SELECTED EXCERPT:
'''
Testers Test a Web Test Package

Hands On

Evaluating test software is always an interesting subject for professional testers. We have the experience to know what a test product could and should do. For example, a testing product should emulate multiple-user loading on a server, process data as close as possible to what real users would and easily replicate and reproduce a test load every time the test is invoked.

Web testing is one area where the development pace has far outstripped the ability of developers to thoroughly test their sites, an opportunity that RSW Software’s e-Test Suite product is focused on. The e-Test Suite is geared up regression testing, scalability testing and long-term site monitoring.

Product suites such as this one can be time savers. Professional testers, for example, often spend hours -- if not days -- writing complex scripts and routines to exercise systems. For professional developers, including Web developers, stress testing on operational networks takes place late in the development cycle. It’s not uncommon for software designers and network architects to each work in a vacuum, delaying interaction issues until after deployment and actual user workloads are applied and resolving scalability problems after the fact rather than designing products with this in mind.

RSW Software’s e-Test Suite is a group of products that addresses these issues well, and in a more automated fashion than we’ve seen before. E-Test Suite includes three tools:

  • e-Tester does a regression form of testing for browser-based applications and tools running on any Web server.
'''
REQUIRED WORK:
Answer these questions from the article on the e-Test Suite:
1. Which company makes the e-Test Suite?
2. How long do professional testers often spend writing complex scripts and routines?
3. How many tools does the e-Test Suite include?
The lines after this text have nothing to do with what follows.

INFORMATION PROVIDED:
'''
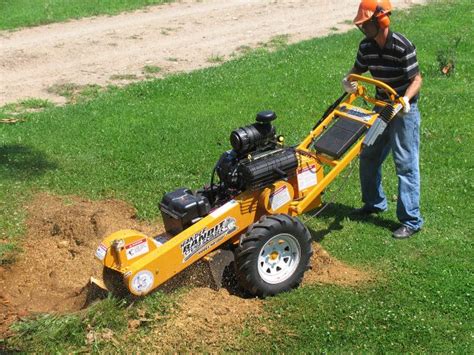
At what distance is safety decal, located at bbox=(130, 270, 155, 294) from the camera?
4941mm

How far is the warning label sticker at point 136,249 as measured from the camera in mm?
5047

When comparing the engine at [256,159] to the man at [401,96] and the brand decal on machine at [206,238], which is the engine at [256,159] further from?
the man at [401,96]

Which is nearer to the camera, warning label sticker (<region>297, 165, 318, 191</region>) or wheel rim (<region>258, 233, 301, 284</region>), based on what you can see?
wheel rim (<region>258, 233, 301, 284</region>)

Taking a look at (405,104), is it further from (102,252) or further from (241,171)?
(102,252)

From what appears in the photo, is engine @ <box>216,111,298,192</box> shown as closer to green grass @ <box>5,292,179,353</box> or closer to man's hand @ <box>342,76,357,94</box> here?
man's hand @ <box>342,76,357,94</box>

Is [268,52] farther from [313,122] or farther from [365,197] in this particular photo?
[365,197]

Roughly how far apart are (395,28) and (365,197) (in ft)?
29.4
'''
'''
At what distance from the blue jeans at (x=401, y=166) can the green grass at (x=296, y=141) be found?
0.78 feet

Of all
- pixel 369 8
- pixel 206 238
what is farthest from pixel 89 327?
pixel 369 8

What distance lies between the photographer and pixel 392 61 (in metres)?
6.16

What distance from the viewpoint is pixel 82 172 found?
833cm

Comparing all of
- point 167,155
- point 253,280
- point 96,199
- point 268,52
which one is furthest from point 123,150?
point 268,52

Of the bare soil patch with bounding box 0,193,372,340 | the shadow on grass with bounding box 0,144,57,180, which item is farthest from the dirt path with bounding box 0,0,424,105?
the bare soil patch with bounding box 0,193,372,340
'''
RESULT FOR THIS TASK:
1. RSW Software
2. Hours, if not days
3. Three